Pompeo – addressing foreign ministers and other senior officials from 79 countries that have worked alongside the United States in fighting the militant group in Syria and Iraq – said Daesh remained a menace.
Pompeo said in opening remarks at the State Department.
The US troops withdrawing from Syria is not the end of America’s fight. The fight is one we will continue to wage alongside you. The drawdown in troops is essentially a tactical change, it is not a change in the mission. It simply represents a new stage in an old fight.
“Our mission is unwavering, but we need your help to accomplish it, just as we’ve had over the past months and years,” Pompeo said. “To that end, we ask that our coalition partners seriously and rapidly consider requests that will enable our efforts to continue.
“Those requests are likely to come very soon,” he added, without elaborating.
Warnings by Pompeo and others that Daesh remained a dangerous threat fly in the face of President Donald Trump’s December declaration that the militants had been defeated and the United States would withdraw its roughly 2,000 US troops from Syria.
The president’s sudden decision shocked coalition partners, including an alliance of Kurdish and Arab militias that have been among the most effective against Islamic State, and prompted the abrupt resignation of Defense Secretary Jim Mattis.
Wednesday’s meeting was the first of senior coalition officials since Trump, who was scheduled to address delegates in the afternoon, announced US troops would withdraw. Participants included foreign ministers from Turkey, France, Saudi Arabia, Jordan, Morocco, and Iraq.
Iraqi Foreign Minister Mohamed al-Hakim, speaking after Pompeo, called on countries to help expose Daesh “sleeper cells” in Iraq and restore stability.
Pompeo said despite progress in fighting Daesh in Iraq, the group retained a strong presence in that country and was trying to mount a clandestine insurgency.
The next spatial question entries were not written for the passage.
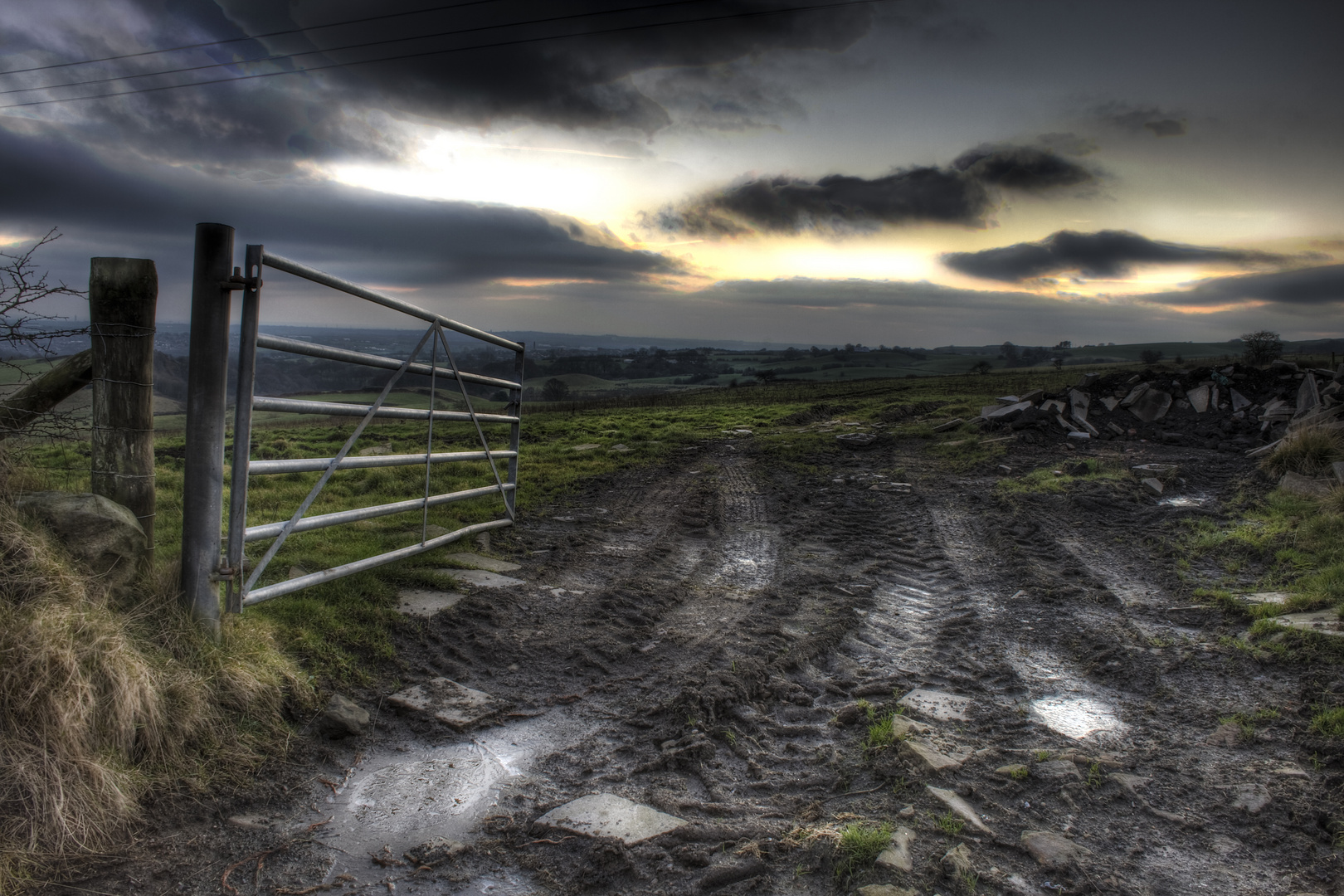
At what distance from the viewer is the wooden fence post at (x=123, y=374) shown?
11.6ft

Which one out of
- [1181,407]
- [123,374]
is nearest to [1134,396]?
[1181,407]

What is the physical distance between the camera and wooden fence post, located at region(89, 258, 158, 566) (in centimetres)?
354

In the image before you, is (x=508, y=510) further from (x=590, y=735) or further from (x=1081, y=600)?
(x=1081, y=600)

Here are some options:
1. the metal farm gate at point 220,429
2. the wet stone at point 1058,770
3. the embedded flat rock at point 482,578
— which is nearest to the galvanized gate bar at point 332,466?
the metal farm gate at point 220,429

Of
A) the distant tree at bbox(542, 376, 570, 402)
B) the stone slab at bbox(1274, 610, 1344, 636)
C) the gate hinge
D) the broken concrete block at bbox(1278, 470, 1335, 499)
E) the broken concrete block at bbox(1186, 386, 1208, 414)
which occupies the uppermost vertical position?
the broken concrete block at bbox(1186, 386, 1208, 414)

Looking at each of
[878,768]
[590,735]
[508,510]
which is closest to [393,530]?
[508,510]

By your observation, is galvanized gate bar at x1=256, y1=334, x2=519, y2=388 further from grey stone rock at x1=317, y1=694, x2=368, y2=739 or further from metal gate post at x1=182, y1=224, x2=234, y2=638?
grey stone rock at x1=317, y1=694, x2=368, y2=739

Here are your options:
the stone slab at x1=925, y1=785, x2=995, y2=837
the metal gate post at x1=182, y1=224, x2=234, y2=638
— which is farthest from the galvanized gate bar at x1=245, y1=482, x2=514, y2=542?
the stone slab at x1=925, y1=785, x2=995, y2=837

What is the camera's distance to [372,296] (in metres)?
4.79

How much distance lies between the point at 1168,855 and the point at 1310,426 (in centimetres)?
1017

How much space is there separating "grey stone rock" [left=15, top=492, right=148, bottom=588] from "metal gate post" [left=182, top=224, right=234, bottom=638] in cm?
23

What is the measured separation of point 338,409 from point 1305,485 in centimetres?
1040

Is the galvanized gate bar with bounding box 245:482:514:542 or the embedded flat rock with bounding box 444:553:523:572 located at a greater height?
the galvanized gate bar with bounding box 245:482:514:542

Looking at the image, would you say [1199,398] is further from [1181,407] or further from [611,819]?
[611,819]
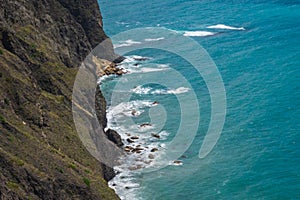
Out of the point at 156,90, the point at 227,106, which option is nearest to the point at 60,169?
the point at 227,106

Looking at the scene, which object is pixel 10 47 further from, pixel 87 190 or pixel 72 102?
pixel 87 190

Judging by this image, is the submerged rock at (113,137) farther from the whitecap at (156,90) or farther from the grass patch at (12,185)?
the grass patch at (12,185)

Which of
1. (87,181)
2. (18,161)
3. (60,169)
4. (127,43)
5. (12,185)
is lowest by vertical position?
(127,43)

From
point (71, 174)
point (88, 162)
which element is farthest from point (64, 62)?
point (71, 174)

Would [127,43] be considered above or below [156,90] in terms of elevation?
above

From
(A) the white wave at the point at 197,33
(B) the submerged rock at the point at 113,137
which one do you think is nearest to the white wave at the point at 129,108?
(B) the submerged rock at the point at 113,137

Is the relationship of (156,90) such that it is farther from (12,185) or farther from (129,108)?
(12,185)
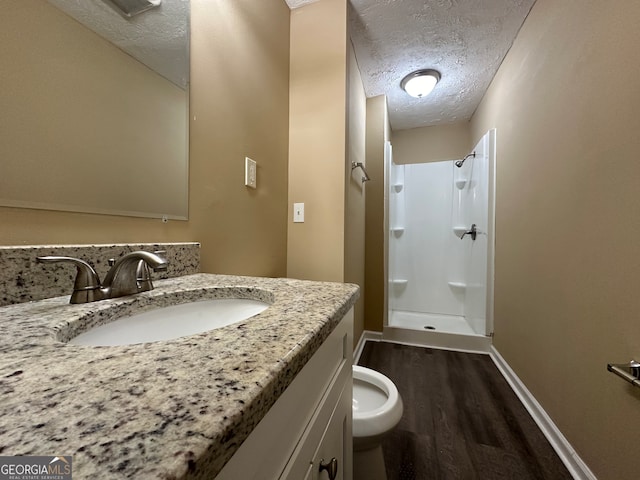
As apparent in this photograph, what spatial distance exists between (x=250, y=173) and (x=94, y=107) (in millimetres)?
544

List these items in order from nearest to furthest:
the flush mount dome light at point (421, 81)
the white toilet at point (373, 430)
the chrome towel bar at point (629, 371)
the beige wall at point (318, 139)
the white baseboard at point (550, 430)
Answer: the chrome towel bar at point (629, 371) → the white toilet at point (373, 430) → the white baseboard at point (550, 430) → the beige wall at point (318, 139) → the flush mount dome light at point (421, 81)

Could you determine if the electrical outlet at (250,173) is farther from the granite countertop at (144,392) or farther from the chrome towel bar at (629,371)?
the chrome towel bar at (629,371)

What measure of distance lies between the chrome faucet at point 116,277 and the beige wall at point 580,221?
1290 millimetres

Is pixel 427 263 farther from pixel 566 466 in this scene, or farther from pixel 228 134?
pixel 228 134

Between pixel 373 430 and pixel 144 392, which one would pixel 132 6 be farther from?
pixel 373 430

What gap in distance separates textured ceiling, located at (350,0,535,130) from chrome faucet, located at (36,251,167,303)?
1.66m

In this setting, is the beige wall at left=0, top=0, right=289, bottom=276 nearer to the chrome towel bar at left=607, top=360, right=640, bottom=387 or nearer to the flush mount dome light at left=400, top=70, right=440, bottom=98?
the flush mount dome light at left=400, top=70, right=440, bottom=98

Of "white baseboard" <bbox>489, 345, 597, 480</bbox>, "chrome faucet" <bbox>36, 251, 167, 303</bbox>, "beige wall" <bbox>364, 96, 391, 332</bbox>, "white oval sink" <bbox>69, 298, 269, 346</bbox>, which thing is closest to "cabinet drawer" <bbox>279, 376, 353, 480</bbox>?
"white oval sink" <bbox>69, 298, 269, 346</bbox>

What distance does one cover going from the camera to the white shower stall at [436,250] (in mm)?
2178

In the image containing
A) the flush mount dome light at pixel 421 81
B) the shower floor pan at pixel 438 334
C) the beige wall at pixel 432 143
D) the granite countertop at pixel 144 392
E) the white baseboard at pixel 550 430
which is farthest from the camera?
the beige wall at pixel 432 143

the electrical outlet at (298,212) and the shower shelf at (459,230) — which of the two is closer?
the electrical outlet at (298,212)

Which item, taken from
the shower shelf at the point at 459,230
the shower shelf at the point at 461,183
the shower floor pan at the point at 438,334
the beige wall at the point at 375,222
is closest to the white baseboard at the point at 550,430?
the shower floor pan at the point at 438,334

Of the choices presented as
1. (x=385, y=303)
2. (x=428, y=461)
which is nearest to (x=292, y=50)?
(x=385, y=303)

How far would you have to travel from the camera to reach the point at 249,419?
0.69 feet
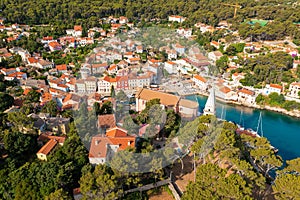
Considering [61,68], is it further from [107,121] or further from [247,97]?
[247,97]

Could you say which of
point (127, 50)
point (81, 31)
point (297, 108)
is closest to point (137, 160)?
point (297, 108)

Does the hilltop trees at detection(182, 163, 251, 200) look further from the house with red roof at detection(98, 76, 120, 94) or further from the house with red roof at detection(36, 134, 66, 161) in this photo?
the house with red roof at detection(98, 76, 120, 94)

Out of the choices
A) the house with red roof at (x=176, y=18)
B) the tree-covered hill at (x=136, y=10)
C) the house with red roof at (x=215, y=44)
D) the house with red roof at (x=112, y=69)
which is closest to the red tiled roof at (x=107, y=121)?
the house with red roof at (x=112, y=69)

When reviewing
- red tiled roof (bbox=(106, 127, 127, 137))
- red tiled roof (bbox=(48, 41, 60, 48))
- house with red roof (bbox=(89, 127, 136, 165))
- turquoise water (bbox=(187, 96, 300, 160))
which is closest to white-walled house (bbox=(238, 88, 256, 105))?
turquoise water (bbox=(187, 96, 300, 160))

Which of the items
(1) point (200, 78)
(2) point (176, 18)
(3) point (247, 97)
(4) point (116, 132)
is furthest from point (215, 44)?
(4) point (116, 132)

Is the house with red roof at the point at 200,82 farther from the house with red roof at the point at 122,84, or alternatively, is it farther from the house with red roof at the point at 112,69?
the house with red roof at the point at 122,84

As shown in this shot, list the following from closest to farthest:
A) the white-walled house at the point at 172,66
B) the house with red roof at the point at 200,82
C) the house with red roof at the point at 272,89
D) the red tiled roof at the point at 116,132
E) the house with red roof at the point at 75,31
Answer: the red tiled roof at the point at 116,132
the house with red roof at the point at 272,89
the house with red roof at the point at 200,82
the white-walled house at the point at 172,66
the house with red roof at the point at 75,31

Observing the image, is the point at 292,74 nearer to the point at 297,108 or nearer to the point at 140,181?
the point at 297,108
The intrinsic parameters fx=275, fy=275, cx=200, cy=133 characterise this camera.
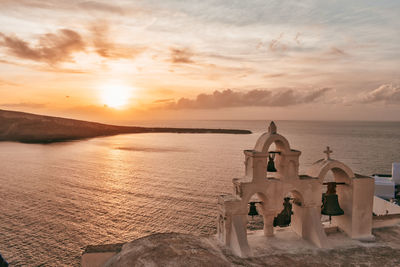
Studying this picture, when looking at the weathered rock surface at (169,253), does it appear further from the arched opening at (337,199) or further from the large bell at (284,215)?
the arched opening at (337,199)

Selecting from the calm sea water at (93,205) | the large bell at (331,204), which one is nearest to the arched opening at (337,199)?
the large bell at (331,204)

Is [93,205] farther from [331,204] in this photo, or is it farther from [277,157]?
[331,204]

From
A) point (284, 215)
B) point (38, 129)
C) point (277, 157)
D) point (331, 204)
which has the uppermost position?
point (277, 157)

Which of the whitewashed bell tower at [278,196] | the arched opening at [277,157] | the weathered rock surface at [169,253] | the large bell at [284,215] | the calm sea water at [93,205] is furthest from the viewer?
the calm sea water at [93,205]

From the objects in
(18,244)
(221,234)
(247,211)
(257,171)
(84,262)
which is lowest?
(18,244)

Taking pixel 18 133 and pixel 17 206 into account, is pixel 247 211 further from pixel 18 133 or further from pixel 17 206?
pixel 18 133

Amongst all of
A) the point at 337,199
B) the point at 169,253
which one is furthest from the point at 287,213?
the point at 169,253

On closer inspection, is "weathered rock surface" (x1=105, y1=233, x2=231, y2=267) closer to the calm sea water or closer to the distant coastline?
the calm sea water

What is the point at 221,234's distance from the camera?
10000 mm

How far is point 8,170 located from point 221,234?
54.6 metres

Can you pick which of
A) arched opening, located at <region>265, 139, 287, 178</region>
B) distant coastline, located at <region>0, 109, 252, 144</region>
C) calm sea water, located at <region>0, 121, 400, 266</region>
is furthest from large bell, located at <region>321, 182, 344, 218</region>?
distant coastline, located at <region>0, 109, 252, 144</region>

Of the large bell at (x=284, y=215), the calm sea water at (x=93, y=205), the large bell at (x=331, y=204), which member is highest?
the large bell at (x=331, y=204)

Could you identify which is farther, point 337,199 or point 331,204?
point 337,199

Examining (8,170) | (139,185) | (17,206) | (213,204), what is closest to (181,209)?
Answer: (213,204)
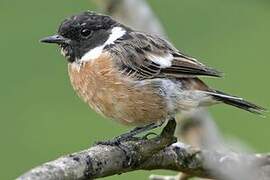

“The coalition must continue to support the government of Iraq in its efforts to secure the liberated areas of that country,” Pompeo said. “Mr. Foreign Minister, we’re with you,” he told Hakim.
Earlier this week, Trump said it was important to keep a US military presence in Iraq so that Washington could keep a close eye on Iran, according to a CBS interview aired on Sunday.
However, Iraqi President Barham Salih said on Monday that Trump did not ask Iraq’s permission for US troops stationed there to “watch Iran.” The United States and Iran are Iraq’s two biggest allies.
On Wednesday, Hakim, apparently responding to Trump’s comment, called on countries to show full “respect for the territorial integrity of Iraq and for all operations to take place with the knowledge of Iraq, and in consultations with Iraqi security forces.”
Wednesday remarks echoed a warning on Tuesday from a top US general, who said Daesh would pose an enduring threat following the planned withdrawal.
Army General Joseph Votel, head of a US military command that oversees troops in the Middle East and Afghanistan, said the militant group retained leaders, fighters, facilitators and resources that would fuel a menacing insurgency. He said to a Senate Armed Services Committee hearing
We do have to keep pressure on this network. … They have the ability of coming back together if we don’t.